**HOW TO COMPLETE THIS TASK:**
State, as a number alone, how many lines of the data contain the string "custom".

**RECORDS FOR THE TASK:**
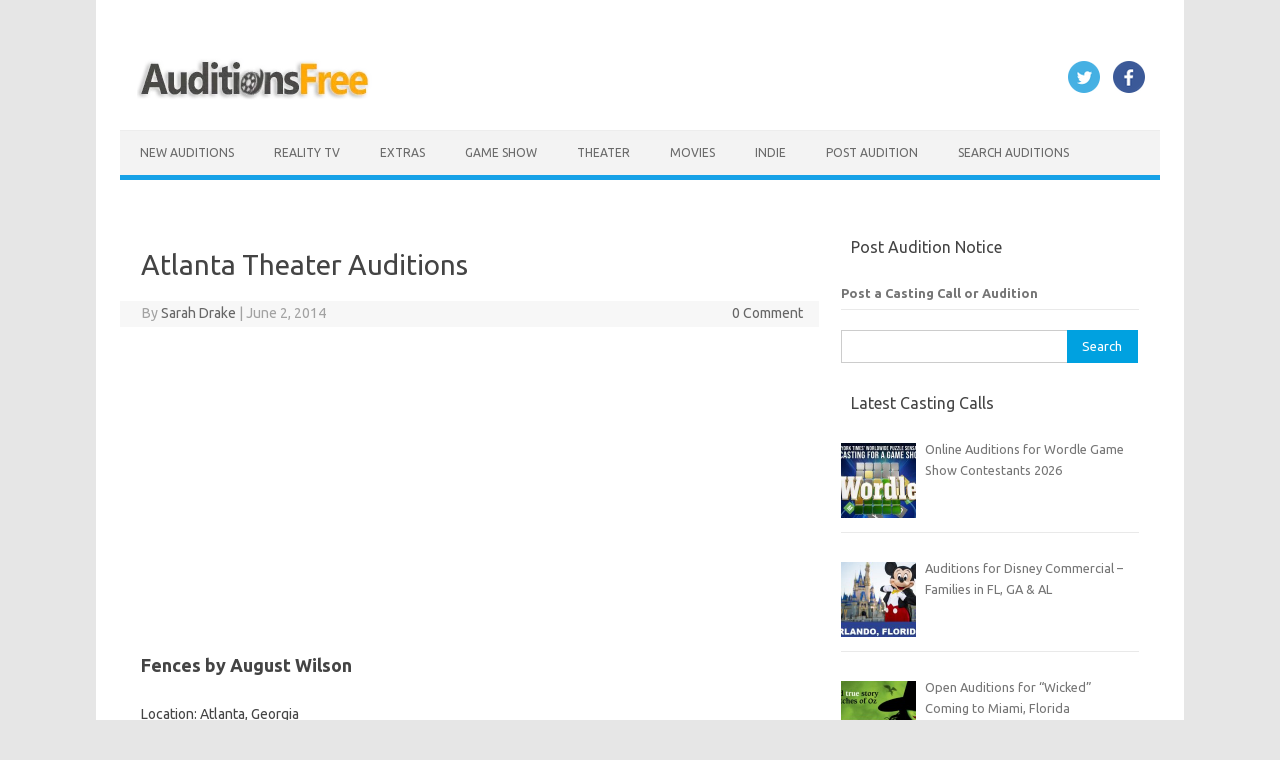

--- FILE ---
content_type: text/html; charset=utf-8
request_url: https://www.google.com/recaptcha/api2/aframe
body_size: 267
content:
<!DOCTYPE HTML><html><head><meta http-equiv="content-type" content="text/html; charset=UTF-8"></head><body><script nonce="KFM_LexomRWirYnEMkbyfw">/** Anti-fraud and anti-abuse applications only. See google.com/recaptcha */ try{var clients={'sodar':'https://pagead2.googlesyndication.com/pagead/sodar?'};window.addEventListener("message",function(a){try{if(a.source===window.parent){var b=JSON.parse(a.data);var c=clients[b['id']];if(c){var d=document.createElement('img');d.src=c+b['params']+'&rc='+(localStorage.getItem("rc::a")?sessionStorage.getItem("rc::b"):"");window.document.body.appendChild(d);sessionStorage.setItem("rc::e",parseInt(sessionStorage.getItem("rc::e")||0)+1);localStorage.setItem("rc::h",'1768945870936');}}}catch(b){}});window.parent.postMessage("_grecaptcha_ready", "*");}catch(b){}</script></body></html>

--- FILE ---
content_type: application/javascript; charset=utf-8
request_url: https://fundingchoicesmessages.google.com/f/AGSKWxXG2FLP8TEmV5PPbn7KrjEfGOosUQxct0WoEyjS7GRMQNauNXsDIP4VdweVhaNQhUN4_75GC_2ISt7SEcXD-V7U6-Xl5Mnb53fxOw34rOwc3GG7wkBIj0HpGoXOd8M5UFJzyBWcoroq88Q1ESP0Fi6FJlNZ4XvnKecW6oAW7vL9Xa6mJ7u_-GCc3PrA/_/parseForAds..streamads._main_ad./adbot728.script,domain=imx.to
body_size: -1290
content:
window['51c778f8-84c9-4fb9-8cf8-35bac6e06e57'] = true;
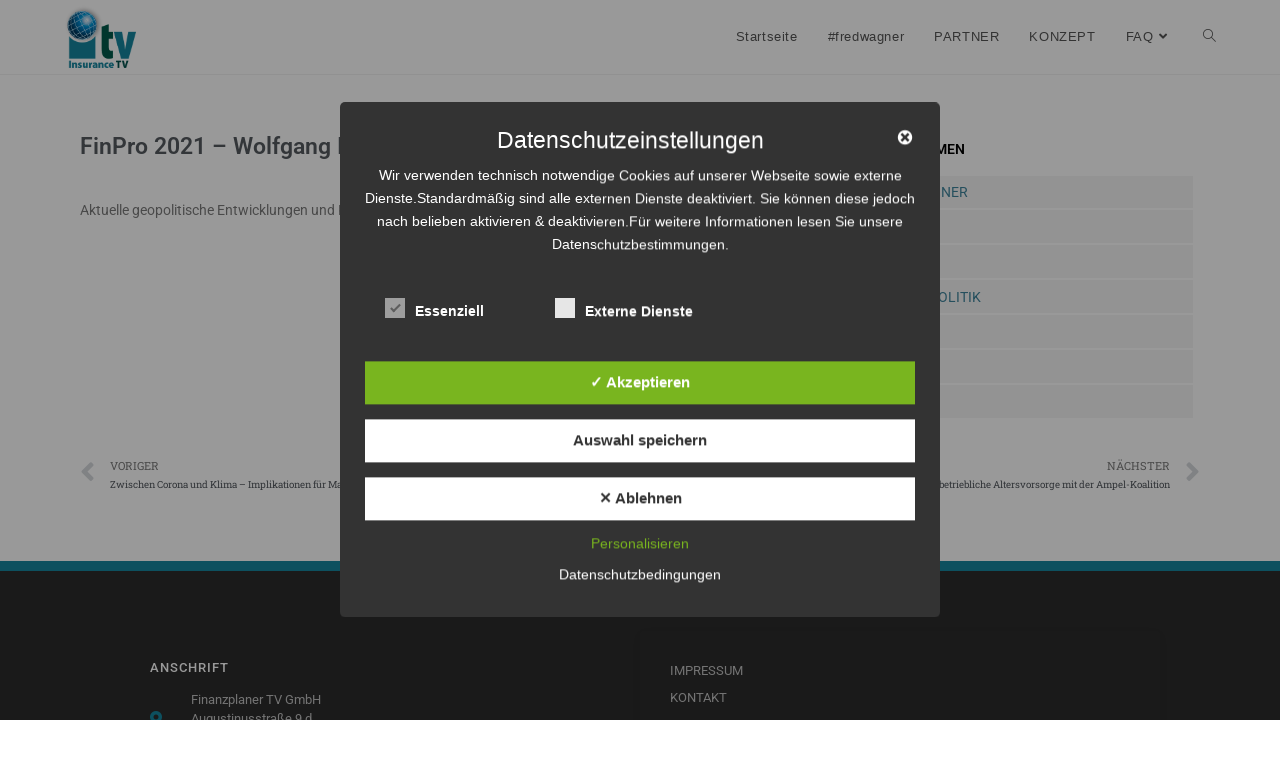

--- FILE ---
content_type: text/css
request_url: https://insurance-tv.de/wp-content/uploads/elementor/css/post-817.css?ver=1745830511
body_size: 6186
content:
.elementor-817 .elementor-element.elementor-element-ed4027a > .elementor-element-populated{border-style:solid;border-width:0px 1px 0px 0px;border-color:#D5D5D5;}.elementor-widget-theme-post-title .elementor-heading-title{font-family:var( --e-global-typography-primary-font-family ), Sans-serif;font-weight:var( --e-global-typography-primary-font-weight );color:var( --e-global-color-primary );}.elementor-817 .elementor-element.elementor-element-76c991f8 .elementor-heading-title{color:var( --e-global-color-secondary );}.elementor-widget-theme-post-content{color:var( --e-global-color-text );font-family:var( --e-global-typography-text-font-family ), Sans-serif;font-weight:var( --e-global-typography-text-font-weight );}.elementor-817 .elementor-element.elementor-element-63d4d5b5 > .elementor-element-populated{padding:17px 17px 17px 17px;}.elementor-widget-heading .elementor-heading-title{font-family:var( --e-global-typography-primary-font-family ), Sans-serif;font-weight:var( --e-global-typography-primary-font-weight );color:var( --e-global-color-primary );}.elementor-817 .elementor-element.elementor-element-9dbb299{text-align:left;}.elementor-817 .elementor-element.elementor-element-9dbb299 .elementor-heading-title{font-size:14px;color:#000000;}.elementor-widget-nav-menu .elementor-nav-menu .elementor-item{font-family:var( --e-global-typography-primary-font-family ), Sans-serif;font-weight:var( --e-global-typography-primary-font-weight );}.elementor-widget-nav-menu .elementor-nav-menu--main .elementor-item{color:var( --e-global-color-text );fill:var( --e-global-color-text );}.elementor-widget-nav-menu .elementor-nav-menu--main .elementor-item:hover,
					.elementor-widget-nav-menu .elementor-nav-menu--main .elementor-item.elementor-item-active,
					.elementor-widget-nav-menu .elementor-nav-menu--main .elementor-item.highlighted,
					.elementor-widget-nav-menu .elementor-nav-menu--main .elementor-item:focus{color:var( --e-global-color-accent );fill:var( --e-global-color-accent );}.elementor-widget-nav-menu .elementor-nav-menu--main:not(.e--pointer-framed) .elementor-item:before,
					.elementor-widget-nav-menu .elementor-nav-menu--main:not(.e--pointer-framed) .elementor-item:after{background-color:var( --e-global-color-accent );}.elementor-widget-nav-menu .e--pointer-framed .elementor-item:before,
					.elementor-widget-nav-menu .e--pointer-framed .elementor-item:after{border-color:var( --e-global-color-accent );}.elementor-widget-nav-menu{--e-nav-menu-divider-color:var( --e-global-color-text );}.elementor-widget-nav-menu .elementor-nav-menu--dropdown .elementor-item, .elementor-widget-nav-menu .elementor-nav-menu--dropdown  .elementor-sub-item{font-family:var( --e-global-typography-accent-font-family ), Sans-serif;font-weight:var( --e-global-typography-accent-font-weight );}.elementor-817 .elementor-element.elementor-element-22c11005 > .elementor-widget-container{background-color:rgba(122, 122, 122, 0.08);}.elementor-817 .elementor-element.elementor-element-22c11005 .elementor-nav-menu .elementor-item{font-size:14px;font-weight:400;text-transform:uppercase;}.elementor-817 .elementor-element.elementor-element-22c11005 .elementor-nav-menu--main .elementor-item{color:#3E839B;fill:#3E839B;padding-top:6px;padding-bottom:6px;}.elementor-817 .elementor-element.elementor-element-22c11005 .elementor-nav-menu--main .elementor-item:hover,
					.elementor-817 .elementor-element.elementor-element-22c11005 .elementor-nav-menu--main .elementor-item.elementor-item-active,
					.elementor-817 .elementor-element.elementor-element-22c11005 .elementor-nav-menu--main .elementor-item.highlighted,
					.elementor-817 .elementor-element.elementor-element-22c11005 .elementor-nav-menu--main .elementor-item:focus{color:#fff;}.elementor-817 .elementor-element.elementor-element-22c11005 .elementor-nav-menu--main:not(.e--pointer-framed) .elementor-item:before,
					.elementor-817 .elementor-element.elementor-element-22c11005 .elementor-nav-menu--main:not(.e--pointer-framed) .elementor-item:after{background-color:#3E839B;}.elementor-817 .elementor-element.elementor-element-22c11005 .e--pointer-framed .elementor-item:before,
					.elementor-817 .elementor-element.elementor-element-22c11005 .e--pointer-framed .elementor-item:after{border-color:#3E839B;}.elementor-817 .elementor-element.elementor-element-22c11005 .elementor-nav-menu--main:not(.e--pointer-framed) .elementor-item.elementor-item-active:before,
					.elementor-817 .elementor-element.elementor-element-22c11005 .elementor-nav-menu--main:not(.e--pointer-framed) .elementor-item.elementor-item-active:after{background-color:#3E839B;}.elementor-817 .elementor-element.elementor-element-22c11005 .e--pointer-framed .elementor-item.elementor-item-active:before,
					.elementor-817 .elementor-element.elementor-element-22c11005 .e--pointer-framed .elementor-item.elementor-item-active:after{border-color:#3E839B;}.elementor-817 .elementor-element.elementor-element-22c11005{--e-nav-menu-horizontal-menu-item-margin:calc( 1px / 2 );}.elementor-817 .elementor-element.elementor-element-22c11005 .elementor-nav-menu--main:not(.elementor-nav-menu--layout-horizontal) .elementor-nav-menu > li:not(:last-child){margin-bottom:1px;}.elementor-widget-post-navigation span.post-navigation__prev--label{color:var( --e-global-color-text );}.elementor-widget-post-navigation span.post-navigation__next--label{color:var( --e-global-color-text );}.elementor-widget-post-navigation span.post-navigation__prev--label, .elementor-widget-post-navigation span.post-navigation__next--label{font-family:var( --e-global-typography-secondary-font-family ), Sans-serif;font-weight:var( --e-global-typography-secondary-font-weight );}.elementor-widget-post-navigation span.post-navigation__prev--title, .elementor-widget-post-navigation span.post-navigation__next--title{color:var( --e-global-color-secondary );font-family:var( --e-global-typography-secondary-font-family ), Sans-serif;font-weight:var( --e-global-typography-secondary-font-weight );}/* Start custom CSS for nav-menu, class: .elementor-element-22c11005 */.elementor-817 .elementor-element.elementor-element-22c11005 li {
	border-bottom-width: 2px;
	border-bottom-style: solid;
	border-bottom-color: #ffffff;
}/* End custom CSS */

**OUTPUT:**
2